EISA was established in 1997 as a means to direct the formation of continuous thin film mesophases via dip-coating.8 EISA starts with a homogeneous solution of soluble silica and surfactant in ethanol/water with an initial surfactant concentration of co << cmc. Solvent evaporation during dip-coating or any evaporative process2, 8-11 progressively increases surfactant concentration, driving self-assembly of silica-surfactant micelles and their further organization into liquid-crystalline mesophases. A logical extension of the EISA thin film process was to use aerosol processing to direct the formation of spherical mesoporous nanoparticles.10 Compared to solution routes, a potential advantage of EISA is that any non-volatile component that can be introduced into an aerosol droplet is inevitably incorporated within the MSNP, where the liquid-crystalline nature of the silica-surfactant mesophase allows the foreign object to be conformally encapsulated.
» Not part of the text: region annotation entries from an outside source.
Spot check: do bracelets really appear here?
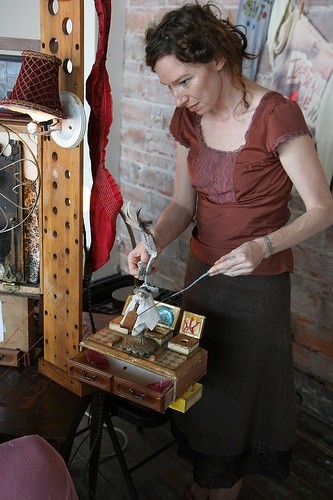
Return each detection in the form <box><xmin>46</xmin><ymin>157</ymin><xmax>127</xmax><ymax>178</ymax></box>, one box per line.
<box><xmin>260</xmin><ymin>234</ymin><xmax>277</xmax><ymax>256</ymax></box>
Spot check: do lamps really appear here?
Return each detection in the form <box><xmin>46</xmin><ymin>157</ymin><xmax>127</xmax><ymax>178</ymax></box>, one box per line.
<box><xmin>1</xmin><ymin>50</ymin><xmax>86</xmax><ymax>150</ymax></box>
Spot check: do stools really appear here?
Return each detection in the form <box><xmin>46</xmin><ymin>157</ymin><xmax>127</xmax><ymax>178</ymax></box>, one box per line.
<box><xmin>60</xmin><ymin>391</ymin><xmax>194</xmax><ymax>500</ymax></box>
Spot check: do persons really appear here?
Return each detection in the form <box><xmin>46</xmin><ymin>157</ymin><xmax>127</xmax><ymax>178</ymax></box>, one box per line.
<box><xmin>126</xmin><ymin>0</ymin><xmax>333</xmax><ymax>500</ymax></box>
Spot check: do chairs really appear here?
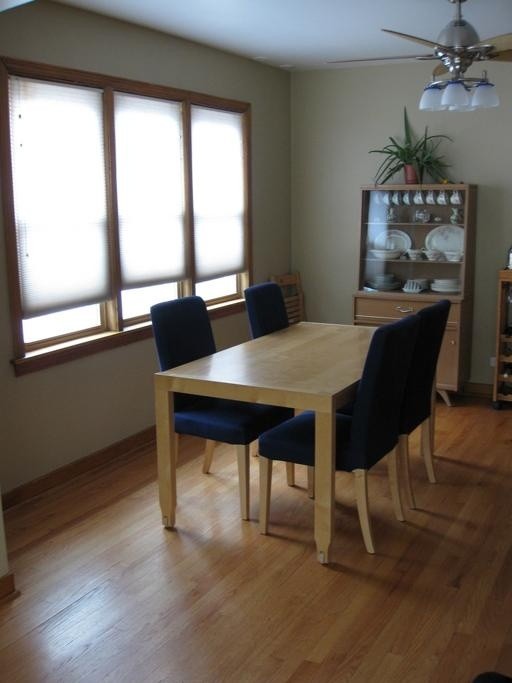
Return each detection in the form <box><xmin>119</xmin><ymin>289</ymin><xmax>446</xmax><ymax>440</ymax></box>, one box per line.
<box><xmin>401</xmin><ymin>299</ymin><xmax>451</xmax><ymax>509</ymax></box>
<box><xmin>270</xmin><ymin>270</ymin><xmax>305</xmax><ymax>325</ymax></box>
<box><xmin>256</xmin><ymin>311</ymin><xmax>424</xmax><ymax>553</ymax></box>
<box><xmin>150</xmin><ymin>296</ymin><xmax>294</xmax><ymax>520</ymax></box>
<box><xmin>243</xmin><ymin>283</ymin><xmax>288</xmax><ymax>338</ymax></box>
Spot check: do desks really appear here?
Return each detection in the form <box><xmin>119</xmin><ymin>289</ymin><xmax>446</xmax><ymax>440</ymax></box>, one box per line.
<box><xmin>154</xmin><ymin>321</ymin><xmax>379</xmax><ymax>564</ymax></box>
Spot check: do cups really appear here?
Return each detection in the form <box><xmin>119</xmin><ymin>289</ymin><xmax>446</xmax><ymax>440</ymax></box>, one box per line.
<box><xmin>371</xmin><ymin>189</ymin><xmax>463</xmax><ymax>205</ymax></box>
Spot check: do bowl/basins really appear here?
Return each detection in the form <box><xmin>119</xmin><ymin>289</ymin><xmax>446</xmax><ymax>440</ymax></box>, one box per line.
<box><xmin>369</xmin><ymin>249</ymin><xmax>401</xmax><ymax>259</ymax></box>
<box><xmin>406</xmin><ymin>249</ymin><xmax>461</xmax><ymax>262</ymax></box>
MSNP functionality can be introduced by modifying silanol groups present both within the pore interiors and the outer surface. These groups are chemically accessible and can be facilely reacted with alkoxysilane derivatives to introduce organic functionality. Chemical moieties can also be adsorbed onto MSNP, especially facilitated by negatively charged SiO− groups, resulting from deprotonation of surface silanol groups at neutral pH, which result in attractive electrostatic interactions with positively charged mioieties (Figure 1). Generally, two main routes of modification exist: co-condensation, and post-synthetic grafting.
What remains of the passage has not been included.